The Sun in Three Colors - August 14, 2013
These images of the Sun were taken at the Phoebe Waterman Haas Public Observatory on August 14, 2013. The purple image was taken at 10:21 am, the white-light image at 10:33 am, and the red image at 11:58 am.
The pictures represent three different ways visitors can observe the Sun at the Public Observatory. With a white-light solar filter, as seen in the central image, visitors can see the surface of the Sun. Features of the surface include dark sunspots and subtle bright clouds called faculae. The dark core of the largest sunspot is about as large as the Earth.
With a calcium-K telescope, visitors can see the Sun in one color of deep purple light, as shown in the image on the left. This type of light shows magnetic activity on the Sun. Sunspots are magnetic storms on the Sun's surface, and they are very noticeable in this image.

━━━━━━━━━━━━━━━━

### Parts of the exercise:
1 > List the times at which the three images of the Sun were taken, as given in the text about the Sun in three colors, and pair each time with its image.
2 > Render the records as a JSON list of strings, one string per line. Start with the first line of the records and go through the line containing "81V55L75 41H64L47 55V84L55", leaving out blank lines and the pictures.

### Dataset excerpts:
━━━━━━━━━━━━━━━━

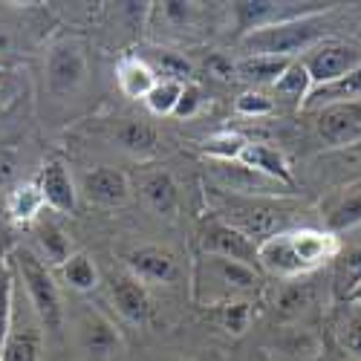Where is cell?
<instances>
[{
	"label": "cell",
	"mask_w": 361,
	"mask_h": 361,
	"mask_svg": "<svg viewBox=\"0 0 361 361\" xmlns=\"http://www.w3.org/2000/svg\"><path fill=\"white\" fill-rule=\"evenodd\" d=\"M338 257V237L326 228H286L257 243V263L275 278H298Z\"/></svg>",
	"instance_id": "6da1fadb"
},
{
	"label": "cell",
	"mask_w": 361,
	"mask_h": 361,
	"mask_svg": "<svg viewBox=\"0 0 361 361\" xmlns=\"http://www.w3.org/2000/svg\"><path fill=\"white\" fill-rule=\"evenodd\" d=\"M260 275L255 266L237 263L228 257L202 255L194 266V298L208 307H228L240 298L255 295L260 289Z\"/></svg>",
	"instance_id": "7a4b0ae2"
},
{
	"label": "cell",
	"mask_w": 361,
	"mask_h": 361,
	"mask_svg": "<svg viewBox=\"0 0 361 361\" xmlns=\"http://www.w3.org/2000/svg\"><path fill=\"white\" fill-rule=\"evenodd\" d=\"M324 38V20L321 15H307L272 26L252 29L240 38V49L249 55H269V58H289L295 61L298 52H310Z\"/></svg>",
	"instance_id": "3957f363"
},
{
	"label": "cell",
	"mask_w": 361,
	"mask_h": 361,
	"mask_svg": "<svg viewBox=\"0 0 361 361\" xmlns=\"http://www.w3.org/2000/svg\"><path fill=\"white\" fill-rule=\"evenodd\" d=\"M15 269L26 286L29 304H32L41 324L47 329H52V333H58V329H61V321H64V307H61V292H58V283L47 269V263L35 252L18 249L15 252Z\"/></svg>",
	"instance_id": "277c9868"
},
{
	"label": "cell",
	"mask_w": 361,
	"mask_h": 361,
	"mask_svg": "<svg viewBox=\"0 0 361 361\" xmlns=\"http://www.w3.org/2000/svg\"><path fill=\"white\" fill-rule=\"evenodd\" d=\"M289 212L275 202L266 200H246V202H234L228 208H223L220 217L226 226L237 228L243 237H249L252 243H263V240L275 237L281 231L289 228Z\"/></svg>",
	"instance_id": "5b68a950"
},
{
	"label": "cell",
	"mask_w": 361,
	"mask_h": 361,
	"mask_svg": "<svg viewBox=\"0 0 361 361\" xmlns=\"http://www.w3.org/2000/svg\"><path fill=\"white\" fill-rule=\"evenodd\" d=\"M300 64L307 67L315 87H324L361 67V47L350 41H321L300 58Z\"/></svg>",
	"instance_id": "8992f818"
},
{
	"label": "cell",
	"mask_w": 361,
	"mask_h": 361,
	"mask_svg": "<svg viewBox=\"0 0 361 361\" xmlns=\"http://www.w3.org/2000/svg\"><path fill=\"white\" fill-rule=\"evenodd\" d=\"M87 81V55L75 41H64L47 55V84L55 96H73Z\"/></svg>",
	"instance_id": "52a82bcc"
},
{
	"label": "cell",
	"mask_w": 361,
	"mask_h": 361,
	"mask_svg": "<svg viewBox=\"0 0 361 361\" xmlns=\"http://www.w3.org/2000/svg\"><path fill=\"white\" fill-rule=\"evenodd\" d=\"M315 128L329 147L361 145V99L321 107Z\"/></svg>",
	"instance_id": "ba28073f"
},
{
	"label": "cell",
	"mask_w": 361,
	"mask_h": 361,
	"mask_svg": "<svg viewBox=\"0 0 361 361\" xmlns=\"http://www.w3.org/2000/svg\"><path fill=\"white\" fill-rule=\"evenodd\" d=\"M326 4H269V0H257V4H234L237 26L243 29V35L260 26H272L295 18H307V15H321Z\"/></svg>",
	"instance_id": "9c48e42d"
},
{
	"label": "cell",
	"mask_w": 361,
	"mask_h": 361,
	"mask_svg": "<svg viewBox=\"0 0 361 361\" xmlns=\"http://www.w3.org/2000/svg\"><path fill=\"white\" fill-rule=\"evenodd\" d=\"M200 246L202 255H214V257H228L237 263L255 266L257 263V243H252L249 237H243L237 228L226 226L223 220L208 223L200 234Z\"/></svg>",
	"instance_id": "30bf717a"
},
{
	"label": "cell",
	"mask_w": 361,
	"mask_h": 361,
	"mask_svg": "<svg viewBox=\"0 0 361 361\" xmlns=\"http://www.w3.org/2000/svg\"><path fill=\"white\" fill-rule=\"evenodd\" d=\"M128 275H133L139 283H173L179 278V260L171 249L162 246H142L128 252Z\"/></svg>",
	"instance_id": "8fae6325"
},
{
	"label": "cell",
	"mask_w": 361,
	"mask_h": 361,
	"mask_svg": "<svg viewBox=\"0 0 361 361\" xmlns=\"http://www.w3.org/2000/svg\"><path fill=\"white\" fill-rule=\"evenodd\" d=\"M81 194L102 208H118L130 200V183L118 168H96L81 176Z\"/></svg>",
	"instance_id": "7c38bea8"
},
{
	"label": "cell",
	"mask_w": 361,
	"mask_h": 361,
	"mask_svg": "<svg viewBox=\"0 0 361 361\" xmlns=\"http://www.w3.org/2000/svg\"><path fill=\"white\" fill-rule=\"evenodd\" d=\"M75 338L78 347L96 358H107L118 350L122 338H118V329L96 310H84L75 321Z\"/></svg>",
	"instance_id": "4fadbf2b"
},
{
	"label": "cell",
	"mask_w": 361,
	"mask_h": 361,
	"mask_svg": "<svg viewBox=\"0 0 361 361\" xmlns=\"http://www.w3.org/2000/svg\"><path fill=\"white\" fill-rule=\"evenodd\" d=\"M110 300L116 312L130 324H145L150 318V295L147 286L139 283L133 275H116L110 281Z\"/></svg>",
	"instance_id": "5bb4252c"
},
{
	"label": "cell",
	"mask_w": 361,
	"mask_h": 361,
	"mask_svg": "<svg viewBox=\"0 0 361 361\" xmlns=\"http://www.w3.org/2000/svg\"><path fill=\"white\" fill-rule=\"evenodd\" d=\"M38 188H41V197H44V205H49L52 212H61V214H70L75 202H78V191L73 185V176L67 171L64 162H47L44 171H41V179H38Z\"/></svg>",
	"instance_id": "9a60e30c"
},
{
	"label": "cell",
	"mask_w": 361,
	"mask_h": 361,
	"mask_svg": "<svg viewBox=\"0 0 361 361\" xmlns=\"http://www.w3.org/2000/svg\"><path fill=\"white\" fill-rule=\"evenodd\" d=\"M240 165H246L252 168L255 173L266 176V179H272V183L283 185V188H292L295 185V179H292V171H289V162L283 159L281 150L275 147H269L263 142H246V147L240 150V157H237Z\"/></svg>",
	"instance_id": "2e32d148"
},
{
	"label": "cell",
	"mask_w": 361,
	"mask_h": 361,
	"mask_svg": "<svg viewBox=\"0 0 361 361\" xmlns=\"http://www.w3.org/2000/svg\"><path fill=\"white\" fill-rule=\"evenodd\" d=\"M324 223L329 234L361 226V185H353L329 200L324 208Z\"/></svg>",
	"instance_id": "e0dca14e"
},
{
	"label": "cell",
	"mask_w": 361,
	"mask_h": 361,
	"mask_svg": "<svg viewBox=\"0 0 361 361\" xmlns=\"http://www.w3.org/2000/svg\"><path fill=\"white\" fill-rule=\"evenodd\" d=\"M214 176L223 183L226 191H240V194H266L269 185H275L272 179H266L260 173H255L252 168L240 165L237 159L234 162H214L212 165Z\"/></svg>",
	"instance_id": "ac0fdd59"
},
{
	"label": "cell",
	"mask_w": 361,
	"mask_h": 361,
	"mask_svg": "<svg viewBox=\"0 0 361 361\" xmlns=\"http://www.w3.org/2000/svg\"><path fill=\"white\" fill-rule=\"evenodd\" d=\"M142 197L150 205V212L171 217L176 212V202H179V188L168 171H154L142 179Z\"/></svg>",
	"instance_id": "d6986e66"
},
{
	"label": "cell",
	"mask_w": 361,
	"mask_h": 361,
	"mask_svg": "<svg viewBox=\"0 0 361 361\" xmlns=\"http://www.w3.org/2000/svg\"><path fill=\"white\" fill-rule=\"evenodd\" d=\"M116 81H118V90H122L128 99H147V93L154 90V84L159 78L147 61L125 58V61H118V67H116Z\"/></svg>",
	"instance_id": "ffe728a7"
},
{
	"label": "cell",
	"mask_w": 361,
	"mask_h": 361,
	"mask_svg": "<svg viewBox=\"0 0 361 361\" xmlns=\"http://www.w3.org/2000/svg\"><path fill=\"white\" fill-rule=\"evenodd\" d=\"M113 139L118 142V147H125L128 154H136V157L154 154L157 145H159L157 128L147 125V122H139V118H122L113 130Z\"/></svg>",
	"instance_id": "44dd1931"
},
{
	"label": "cell",
	"mask_w": 361,
	"mask_h": 361,
	"mask_svg": "<svg viewBox=\"0 0 361 361\" xmlns=\"http://www.w3.org/2000/svg\"><path fill=\"white\" fill-rule=\"evenodd\" d=\"M292 61L289 58H269V55H246L243 61H237L231 67V73H237V78H243L249 84H275L286 67Z\"/></svg>",
	"instance_id": "7402d4cb"
},
{
	"label": "cell",
	"mask_w": 361,
	"mask_h": 361,
	"mask_svg": "<svg viewBox=\"0 0 361 361\" xmlns=\"http://www.w3.org/2000/svg\"><path fill=\"white\" fill-rule=\"evenodd\" d=\"M361 99V67L353 70L350 75L333 81V84H324V87H315L310 90V99L307 104L310 107H326V104H338V102H355Z\"/></svg>",
	"instance_id": "603a6c76"
},
{
	"label": "cell",
	"mask_w": 361,
	"mask_h": 361,
	"mask_svg": "<svg viewBox=\"0 0 361 361\" xmlns=\"http://www.w3.org/2000/svg\"><path fill=\"white\" fill-rule=\"evenodd\" d=\"M61 278H64V283H67L70 289H75V292H90V289L99 286V269H96V263L90 260L87 255L75 252V255H70V257L61 263Z\"/></svg>",
	"instance_id": "cb8c5ba5"
},
{
	"label": "cell",
	"mask_w": 361,
	"mask_h": 361,
	"mask_svg": "<svg viewBox=\"0 0 361 361\" xmlns=\"http://www.w3.org/2000/svg\"><path fill=\"white\" fill-rule=\"evenodd\" d=\"M41 208H44V197H41L38 183H23L20 188H15L9 194V214H12L15 223L35 220Z\"/></svg>",
	"instance_id": "d4e9b609"
},
{
	"label": "cell",
	"mask_w": 361,
	"mask_h": 361,
	"mask_svg": "<svg viewBox=\"0 0 361 361\" xmlns=\"http://www.w3.org/2000/svg\"><path fill=\"white\" fill-rule=\"evenodd\" d=\"M0 353H4V361H41V333L35 326L18 329Z\"/></svg>",
	"instance_id": "484cf974"
},
{
	"label": "cell",
	"mask_w": 361,
	"mask_h": 361,
	"mask_svg": "<svg viewBox=\"0 0 361 361\" xmlns=\"http://www.w3.org/2000/svg\"><path fill=\"white\" fill-rule=\"evenodd\" d=\"M310 87H312V78L307 73V67L300 64V61H292L286 67V73L275 81V90H278V96H283L286 102H304L310 99Z\"/></svg>",
	"instance_id": "4316f807"
},
{
	"label": "cell",
	"mask_w": 361,
	"mask_h": 361,
	"mask_svg": "<svg viewBox=\"0 0 361 361\" xmlns=\"http://www.w3.org/2000/svg\"><path fill=\"white\" fill-rule=\"evenodd\" d=\"M246 147V139L234 133V130H220V133H212L205 142H202V150L212 159L217 162H234L240 157V150Z\"/></svg>",
	"instance_id": "83f0119b"
},
{
	"label": "cell",
	"mask_w": 361,
	"mask_h": 361,
	"mask_svg": "<svg viewBox=\"0 0 361 361\" xmlns=\"http://www.w3.org/2000/svg\"><path fill=\"white\" fill-rule=\"evenodd\" d=\"M38 243H41V249H44V255H47V260L49 263H58L61 266L73 252H70V237L58 228L55 223H41L38 226Z\"/></svg>",
	"instance_id": "f1b7e54d"
},
{
	"label": "cell",
	"mask_w": 361,
	"mask_h": 361,
	"mask_svg": "<svg viewBox=\"0 0 361 361\" xmlns=\"http://www.w3.org/2000/svg\"><path fill=\"white\" fill-rule=\"evenodd\" d=\"M183 87H185V81H165V78H159L154 84V90L147 93V99H145L147 107H150V113H157V116L173 113L179 96H183Z\"/></svg>",
	"instance_id": "f546056e"
},
{
	"label": "cell",
	"mask_w": 361,
	"mask_h": 361,
	"mask_svg": "<svg viewBox=\"0 0 361 361\" xmlns=\"http://www.w3.org/2000/svg\"><path fill=\"white\" fill-rule=\"evenodd\" d=\"M358 283H361V246L358 249H350L336 263V286H338V295L341 298H347Z\"/></svg>",
	"instance_id": "4dcf8cb0"
},
{
	"label": "cell",
	"mask_w": 361,
	"mask_h": 361,
	"mask_svg": "<svg viewBox=\"0 0 361 361\" xmlns=\"http://www.w3.org/2000/svg\"><path fill=\"white\" fill-rule=\"evenodd\" d=\"M12 269L9 263L0 257V350H4V338L9 329V315H12Z\"/></svg>",
	"instance_id": "1f68e13d"
},
{
	"label": "cell",
	"mask_w": 361,
	"mask_h": 361,
	"mask_svg": "<svg viewBox=\"0 0 361 361\" xmlns=\"http://www.w3.org/2000/svg\"><path fill=\"white\" fill-rule=\"evenodd\" d=\"M249 318H252V304H249V300H237V304L223 307V326L228 329V333H234V336L246 333Z\"/></svg>",
	"instance_id": "d6a6232c"
},
{
	"label": "cell",
	"mask_w": 361,
	"mask_h": 361,
	"mask_svg": "<svg viewBox=\"0 0 361 361\" xmlns=\"http://www.w3.org/2000/svg\"><path fill=\"white\" fill-rule=\"evenodd\" d=\"M347 307H353V310H347V318L341 324V341L350 353L361 355V307H355V304H347Z\"/></svg>",
	"instance_id": "836d02e7"
},
{
	"label": "cell",
	"mask_w": 361,
	"mask_h": 361,
	"mask_svg": "<svg viewBox=\"0 0 361 361\" xmlns=\"http://www.w3.org/2000/svg\"><path fill=\"white\" fill-rule=\"evenodd\" d=\"M307 338H310L307 333H300V336H292V338L281 341L275 347V361H310V358H315L318 355L315 350H304Z\"/></svg>",
	"instance_id": "e575fe53"
},
{
	"label": "cell",
	"mask_w": 361,
	"mask_h": 361,
	"mask_svg": "<svg viewBox=\"0 0 361 361\" xmlns=\"http://www.w3.org/2000/svg\"><path fill=\"white\" fill-rule=\"evenodd\" d=\"M154 67H157L154 73L157 75H165V81H183L188 75V64L179 55H173V52H165L162 58H157Z\"/></svg>",
	"instance_id": "d590c367"
},
{
	"label": "cell",
	"mask_w": 361,
	"mask_h": 361,
	"mask_svg": "<svg viewBox=\"0 0 361 361\" xmlns=\"http://www.w3.org/2000/svg\"><path fill=\"white\" fill-rule=\"evenodd\" d=\"M237 113H243V116H266V113H272V99H266L263 93L249 90V93H243L237 99Z\"/></svg>",
	"instance_id": "8d00e7d4"
},
{
	"label": "cell",
	"mask_w": 361,
	"mask_h": 361,
	"mask_svg": "<svg viewBox=\"0 0 361 361\" xmlns=\"http://www.w3.org/2000/svg\"><path fill=\"white\" fill-rule=\"evenodd\" d=\"M307 298H310V286H292V289L281 298V312H283V315H295L298 310L307 307Z\"/></svg>",
	"instance_id": "74e56055"
},
{
	"label": "cell",
	"mask_w": 361,
	"mask_h": 361,
	"mask_svg": "<svg viewBox=\"0 0 361 361\" xmlns=\"http://www.w3.org/2000/svg\"><path fill=\"white\" fill-rule=\"evenodd\" d=\"M197 107H200V87H194V84H188V87H183V96H179V102H176V116H194L197 113Z\"/></svg>",
	"instance_id": "f35d334b"
},
{
	"label": "cell",
	"mask_w": 361,
	"mask_h": 361,
	"mask_svg": "<svg viewBox=\"0 0 361 361\" xmlns=\"http://www.w3.org/2000/svg\"><path fill=\"white\" fill-rule=\"evenodd\" d=\"M15 173V165H12V159H6V157H0V183H9V176Z\"/></svg>",
	"instance_id": "ab89813d"
},
{
	"label": "cell",
	"mask_w": 361,
	"mask_h": 361,
	"mask_svg": "<svg viewBox=\"0 0 361 361\" xmlns=\"http://www.w3.org/2000/svg\"><path fill=\"white\" fill-rule=\"evenodd\" d=\"M344 300H347V304H355V307H361V283H358V286H355V289H353V292H350Z\"/></svg>",
	"instance_id": "60d3db41"
}]
</instances>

━━━━━━━━━━━━━━━━

### Solved tasks:
1 >
- Purple image: 10:21 am
- White-light image: 10:33 am
- Red image: 11:58 am

2 >
[
  "Where is cell?",
  "<instances>",
  "[{",
  "\t\"label\": \"cell\",",
  "\t\"mask_w\": 361,",
  "\t\"mask_h\": 361,",
  "\t\"mask_svg\": \"<svg viewBox=\\\"0 0 361 361\\\" xmlns=\\\"http://www.w3.org/2000/svg\\\"><path fill=\\\"white\\\" fill-rule=\\\"evenodd\\\" d=\\\"M338 257V237L326 228H286L257 243V263L275 278H298Z\\\"/></svg>\",",
  "\t\"instance_id\": \"6da1fadb\"",
  "},",
  "{",
  "\t\"label\": \"cell\",",
  "\t\"mask_w\": 361,",
  "\t\"mask_h\": 361,",
  "\t\"mask_svg\": \"<svg viewBox=\\\"0 0 361 361\\\" xmlns=\\\"http://www.w3.org/2000/svg\\\"><path fill=\\\"white\\\" fill-rule=\\\"evenodd\\\" d=\\\"M260 275L255 266L237 263L228 257L202 255L194 266V298L208 307H228L240 298L255 295L260 289Z\\\"/></svg>\",",
  "\t\"instance_id\": \"7a4b0ae2\"",
  "},",
  "{",
  "\t\"label\": \"cell\",",
  "\t\"mask_w\": 361,",
  "\t\"mask_h\": 361,",
  "\t\"mask_svg\": \"<svg viewBox=\\\"0 0 361 361\\\" xmlns=\\\"http://www.w3.org/2000/svg\\\"><path fill=\\\"white\\\" fill-rule=\\\"evenodd\\\" d=\\\"M324 38V20L321 15H307L272 26L252 29L240 38V49L249 55H269V58H289L295 61L298 52H310Z\\\"/></svg>\",",
  "\t\"instance_id\": \"3957f363\"",
  "},",
  "{",
  "\t\"label\": \"cell\",",
  "\t\"mask_w\": 361,",
  "\t\"mask_h\": 361,",
  "\t\"mask_svg\": \"<svg viewBox=\\\"0 0 361 361\\\" xmlns=\\\"http://www.w3.org/2000/svg\\\"><path fill=\\\"white\\\" fill-rule=\\\"evenodd\\\" d=\\\"M15 269L26 286L29 304H32L41 324L47 329H52V333H58V329H61V321H64V307H61V292H58V283L47 269V263L35 252L18 249L15 252Z\\\"/></svg>\",",
  "\t\"instance_id\": \"277c9868\"",
  "},",
  "{",
  "\t\"label\": \"cell\",",
  "\t\"mask_w\": 361,",
  "\t\"mask_h\": 361,",
  "\t\"mask_svg\": \"<svg viewBox=\\\"0 0 361 361\\\" xmlns=\\\"http://www.w3.org/2000/svg\\\"><path fill=\\\"white\\\" fill-rule=\\\"evenodd\\\" d=\\\"M289 212L275 202L266 200H246V202H234L228 208H223L220 217L226 226L237 228L243 237H249L252 243H263V240L275 237L281 231L289 228Z\\\"/></svg>\",",
  "\t\"instance_id\": \"5b68a950\"",
  "},",
  "{",
  "\t\"label\": \"cell\",",
  "\t\"mask_w\": 361,",
  "\t\"mask_h\": 361,",
  "\t\"mask_svg\": \"<svg viewBox=\\\"0 0 361 361\\\" xmlns=\\\"http://www.w3.org/2000/svg\\\"><path fill=\\\"white\\\" fill-rule=\\\"evenodd\\\" d=\\\"M300 64L307 67L315 87H324L361 67V47L350 41H321L300 58Z\\\"/></svg>\",",
  "\t\"instance_id\": \"8992f818\"",
  "},",
  "{",
  "\t\"label\": \"cell\",",
  "\t\"mask_w\": 361,",
  "\t\"mask_h\": 361,",
  "\t\"mask_svg\": \"<svg viewBox=\\\"0 0 361 361\\\" xmlns=\\\"http://www.w3.org/2000/svg\\\"><path fill=\\\"white\\\" fill-rule=\\\"evenodd\\\" d=\\\"M87 81V55L75 41H64L47 55V84L55 96H73Z\\\"/></svg>\","
]